Il me semble qu'il est trop bien doué par la nature pour comparer son éloquence à celle de Lysias, et qu'il l'emporte aussi sur lui par un plus noble caractère. Je ne serais point surpris si, en avançant en âge et dans le genre de discours où il s'essaye à présent, il prévalait, comme sur des enfants, sur tous ceux qui jamais se sont adonnés à l'art de discourir. Je crois encore, si cet art ne lui suffisait pas, qu'un élan plus divin le porterait vers des oeuvres plus hautes ; car par nature, ami, l'amour d'une certaine sagesse habite en sa pensée. Voilà donc, de la part des dieux de cet endroit, ce que j'ai à dire à Isocrate, comme à mon bien-aimé.

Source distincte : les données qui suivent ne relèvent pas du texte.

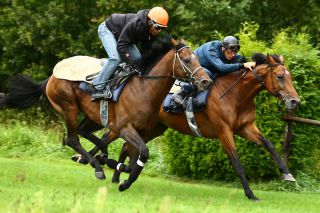 Protectionist und Altano (re.)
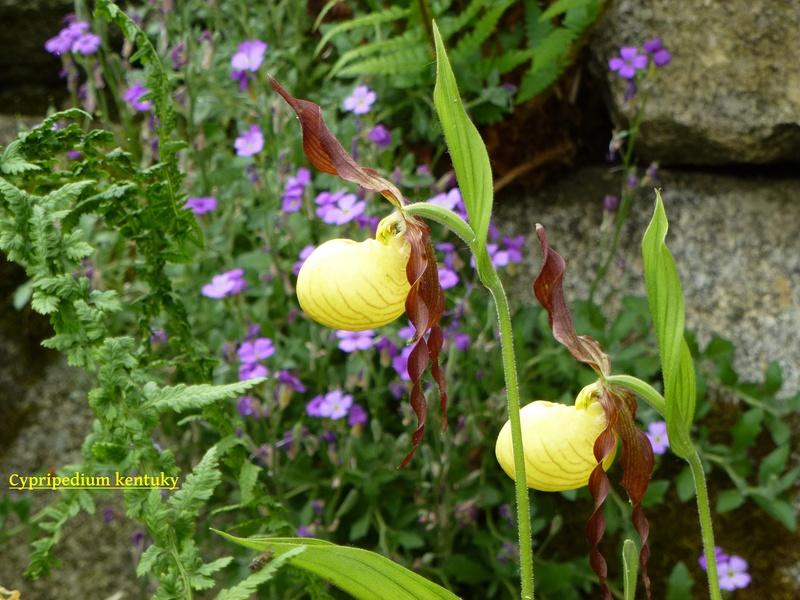 photos de plantes rares P1040412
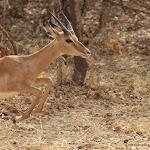 Zambia South Luanga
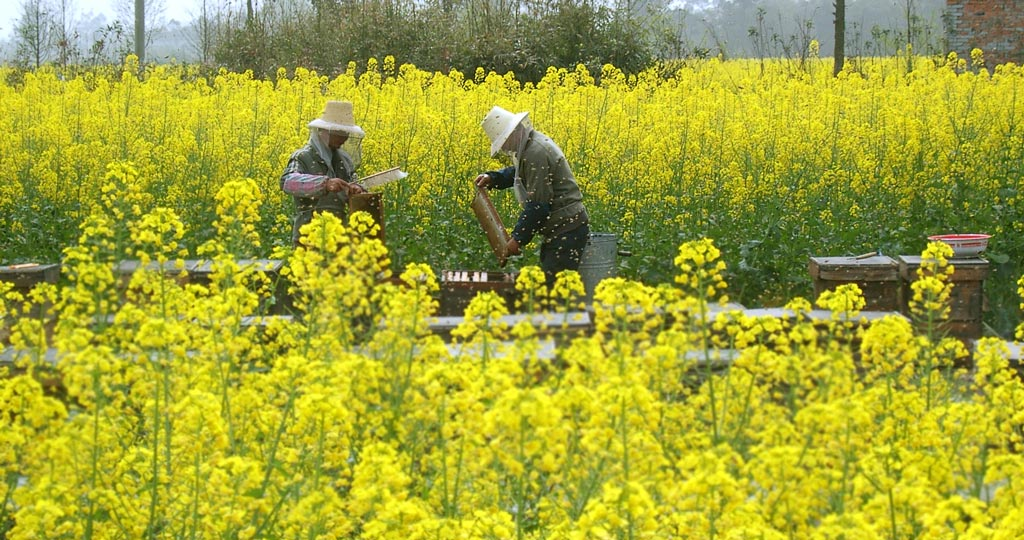 tuny作品:养蜂人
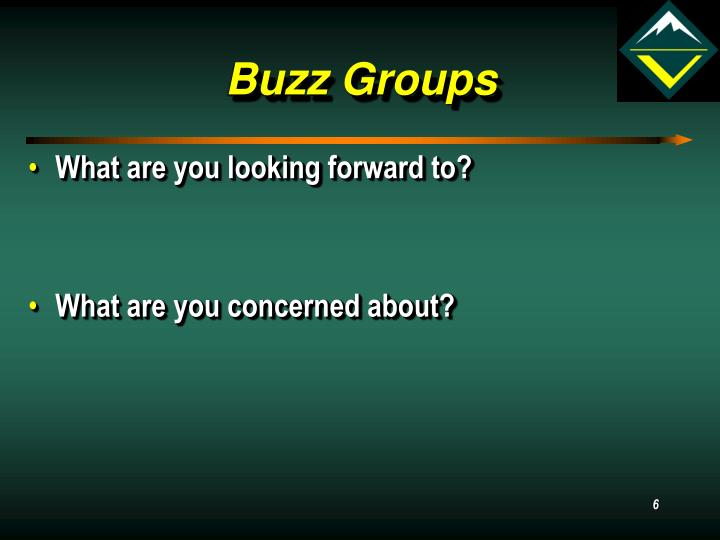 Buzz Groups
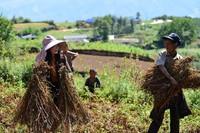 王福美走到田间地头向乡亲了解今年苦荞的种植情况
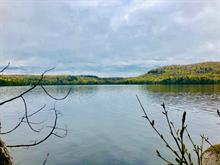 Lot for sale in Sainte-Christine-d'Auvergne, Capitale-Nationale, 253, Chemin du Lac-Clair, 27922819 - Centris.ca
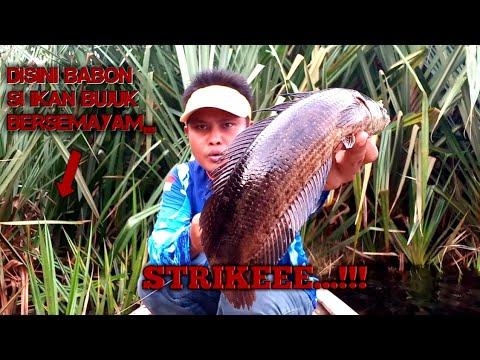 Mantappp!!! Mancing Ikan Bujuk Di Spot Ini Bikin Gak Mau Pulang,,, Vlog Bujuk#11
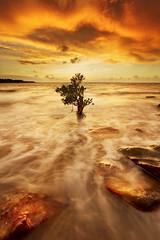 Mangroves on fire (Louise Denton) Tags: sunset orange yellow wetseason darwin nt mindilbeach mangrove mindil tree water ocean waves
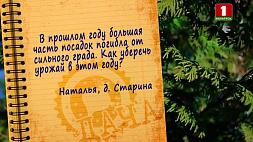 "Дачники спрашивают - программа ""Дача"" отвечает"
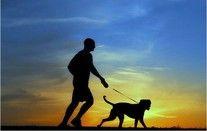 Pies najlepszym przyjacielem człowieka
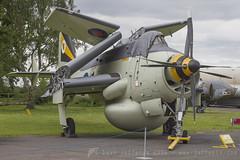 XL502 Gannet Royal Navy (JaffaPix +3 million views-thank you.) Tags: yorkshireairmuseum elvington aeroplane aircraft airplane museum museam preserved preservation military davejefferys jaffapix jaffapixcom egyk xl502 gannet royalnavy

De ton côté, répète à Lysias, comme à ton bien-aimé, ce que nous avons dit.

PHÈDRE

Je le ferai. Mais partons, puisque la chaleur est devenu e plus douce.

SOCRATE

Ne conviendrait-il pas, avant que nous partions, de faire une prière aux dieux de cet endroit ?

PHÈDRE

Je le veux bien.

SOCRATE

" Ô cher Pan, et vous, divinités de ces lieux, donnez moi la beauté intérieure, et faites que tout ce que j'ai d'extérieur soit en accord avec ce qui m'est intérieur. Que riche me paraisse le sage, et que j'aie seulement la juste quantité d'or que nul autre qu'un sage ne pourrait ni porter ni mener avec soi ! " Avons-nous, Phèdre, quelque autre chose encore à demander ? J'ai, quant à moi, suffisamment exprimé tous mes voeux.

PHÈDRE

Fais donc les mêmes vœux pour moi ; car entre amis tout est commun.